白き鎧 黒き鎧

つづれ しういち

文字の大きさ
上 下
112 / 131
第五章 流転

7 謝罪

しおりを挟む

 第二回の二国間交渉は、予定通り、前回から十五日後に行なわれることになった。

 佐竹たち「対ノエリオール交渉班」は、前回同様、その四日前からミード村へ向けて出立し、予定通り約束の刻限までには<白き鎧>の中で準備を完了している。今回も、こちらは佐竹、ディフリードと宰相ドメニコスの三名が担当することになっていた。
 <鎧>の外は、総勢五十名ほどが守っている。前回よりも随分と守備の兵士を減らしたのだ。隊長はゾディアス、そして副隊長を千騎長ダイスが務めている。今回はあの佐竹の元同僚である下級武官、ユージェスも参加していた。
 例によって、ヨシュアは<鎧>の扉を開くとすぐに、他の兵らと共に森の中へ入って身を隠している。

 やがて約束の刻限が来た。
 <白き鎧>の制御装置の画面が再びぼうっと明るくなる。前回同様、まずは内藤の顔が浮かび上がった。
 彼の両隣に、前回と同じ面々、つまり宮宰マグナウト翁と、天将ヴァイハルトの姿が映し出される。前回の会談で懲りたのか、マグナウトも今回はこちらのドメニコス同様、制御室に椅子を持ち込んでいる。
 今回の議題の大きな部分は、国王サーティークによる謝罪の件と、白と黒の両<鎧>を今後どうしてゆくかだ。最初の挨拶が済むとすぐ、話し合いは始められた。

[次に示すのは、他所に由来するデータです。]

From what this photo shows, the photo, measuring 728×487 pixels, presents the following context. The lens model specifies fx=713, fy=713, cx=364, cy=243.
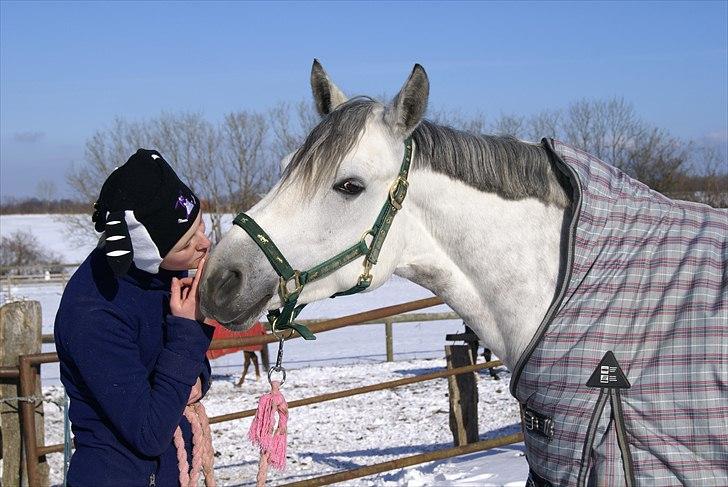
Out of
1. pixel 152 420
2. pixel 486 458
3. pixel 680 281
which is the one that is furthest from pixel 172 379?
pixel 486 458

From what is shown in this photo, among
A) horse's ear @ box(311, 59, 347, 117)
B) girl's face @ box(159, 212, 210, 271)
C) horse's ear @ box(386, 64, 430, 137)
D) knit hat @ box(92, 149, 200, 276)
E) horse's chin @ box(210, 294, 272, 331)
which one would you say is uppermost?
horse's ear @ box(311, 59, 347, 117)

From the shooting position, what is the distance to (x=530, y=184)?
199cm

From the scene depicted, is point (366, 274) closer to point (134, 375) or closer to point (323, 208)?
point (323, 208)

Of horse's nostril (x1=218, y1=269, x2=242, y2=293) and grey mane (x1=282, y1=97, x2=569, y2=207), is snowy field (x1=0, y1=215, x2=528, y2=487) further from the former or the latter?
horse's nostril (x1=218, y1=269, x2=242, y2=293)

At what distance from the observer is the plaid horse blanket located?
64.9 inches

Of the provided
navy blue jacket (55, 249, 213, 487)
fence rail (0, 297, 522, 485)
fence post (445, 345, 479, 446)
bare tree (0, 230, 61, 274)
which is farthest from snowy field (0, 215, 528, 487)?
bare tree (0, 230, 61, 274)

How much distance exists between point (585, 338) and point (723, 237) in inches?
18.0

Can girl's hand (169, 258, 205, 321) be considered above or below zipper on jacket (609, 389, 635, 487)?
above

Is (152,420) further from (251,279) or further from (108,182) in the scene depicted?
(108,182)

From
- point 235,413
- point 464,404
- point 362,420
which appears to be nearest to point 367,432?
point 362,420

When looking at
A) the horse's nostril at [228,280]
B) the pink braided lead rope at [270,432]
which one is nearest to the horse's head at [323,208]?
the horse's nostril at [228,280]

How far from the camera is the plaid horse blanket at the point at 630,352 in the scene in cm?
165

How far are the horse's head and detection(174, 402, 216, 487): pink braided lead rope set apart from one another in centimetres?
38

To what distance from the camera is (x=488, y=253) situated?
1.98 metres
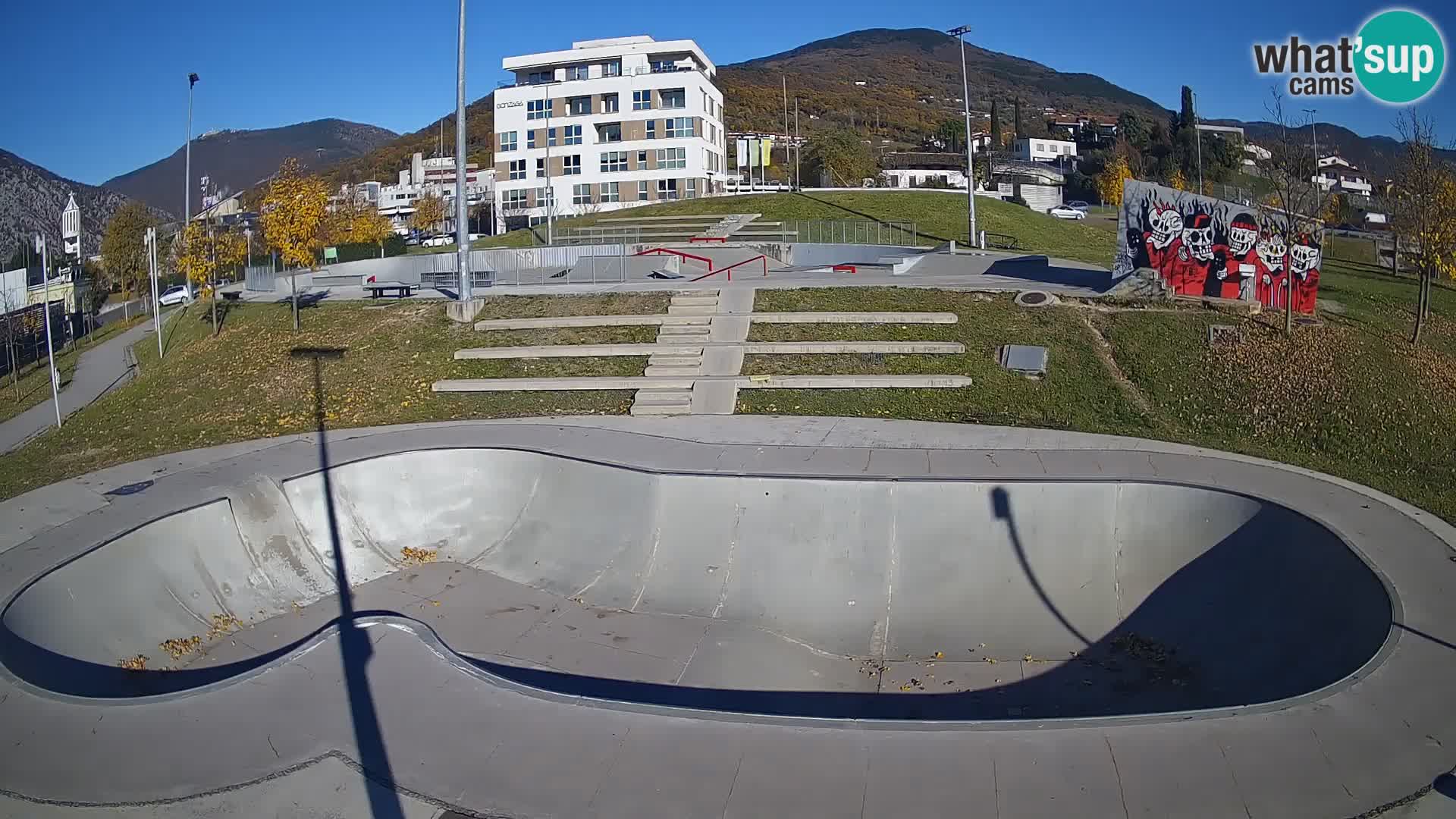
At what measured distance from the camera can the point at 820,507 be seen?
14.2 meters

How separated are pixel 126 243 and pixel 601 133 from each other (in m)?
28.7

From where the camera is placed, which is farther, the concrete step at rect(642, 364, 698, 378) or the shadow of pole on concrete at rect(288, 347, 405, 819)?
the concrete step at rect(642, 364, 698, 378)

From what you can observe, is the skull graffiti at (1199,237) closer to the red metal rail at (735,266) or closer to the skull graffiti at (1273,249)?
the skull graffiti at (1273,249)

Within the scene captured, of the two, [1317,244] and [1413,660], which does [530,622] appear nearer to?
[1413,660]

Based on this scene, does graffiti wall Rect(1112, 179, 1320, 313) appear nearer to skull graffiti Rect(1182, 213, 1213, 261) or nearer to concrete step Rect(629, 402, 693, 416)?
skull graffiti Rect(1182, 213, 1213, 261)

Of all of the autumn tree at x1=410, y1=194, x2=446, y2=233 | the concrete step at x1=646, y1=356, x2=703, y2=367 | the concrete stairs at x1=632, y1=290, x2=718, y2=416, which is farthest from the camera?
the autumn tree at x1=410, y1=194, x2=446, y2=233

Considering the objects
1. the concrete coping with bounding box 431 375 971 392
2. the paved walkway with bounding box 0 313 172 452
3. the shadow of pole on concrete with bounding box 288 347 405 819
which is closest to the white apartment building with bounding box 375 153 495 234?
the paved walkway with bounding box 0 313 172 452

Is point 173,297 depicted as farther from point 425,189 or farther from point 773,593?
point 773,593

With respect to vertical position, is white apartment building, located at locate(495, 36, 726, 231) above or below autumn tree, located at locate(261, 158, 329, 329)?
above

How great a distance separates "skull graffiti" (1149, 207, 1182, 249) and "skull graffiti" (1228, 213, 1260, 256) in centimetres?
118

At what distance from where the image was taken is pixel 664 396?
20656mm

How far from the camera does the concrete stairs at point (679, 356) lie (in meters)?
20.3

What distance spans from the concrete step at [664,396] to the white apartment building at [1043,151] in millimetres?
91536

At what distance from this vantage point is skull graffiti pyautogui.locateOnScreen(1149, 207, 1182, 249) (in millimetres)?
23250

『陛下からそちらへの謝罪については、すでにご本人から了承を得ています。方法や場所等について、なにかご希望はありますか……?』
 内藤が、また手許の書類と首っ引きで訥々とつとつと話をしている。
「まずは、ヨシュア陛下に対してなさるのが筋であろうな」
 宰相ドメニコスが重々しい声でそう言ったが、すぐに隣のディフリードが「とは申しましても」と口を挟んだ。
「飽くまでも、公的な謝罪という位置づけですから。正式な文書によるものも必要でしょう」
 画面の向こうで、内藤がちょっと困った顔になっている。
『え~と……。文書は、もちろん準備するつもりです。それと、こちらの陛下と、そちらのヨシュア様が直接お会いになる……ということでも、こちらは構わないのですが――』
「いやいやいや! それは無理というものでござりましょう……!」

 ドメニコスが慌てて手を振る。この国では、まだまだ「狂王サーティーク」に対する底知れぬ恐怖は健在だ。まったく払拭されていない。万が一にも至近距離から襲い掛かられたなら、あのヨシュアにそれを防ぐ手立てはないのだ。たとえサーティークが丸腰だったとしてもである。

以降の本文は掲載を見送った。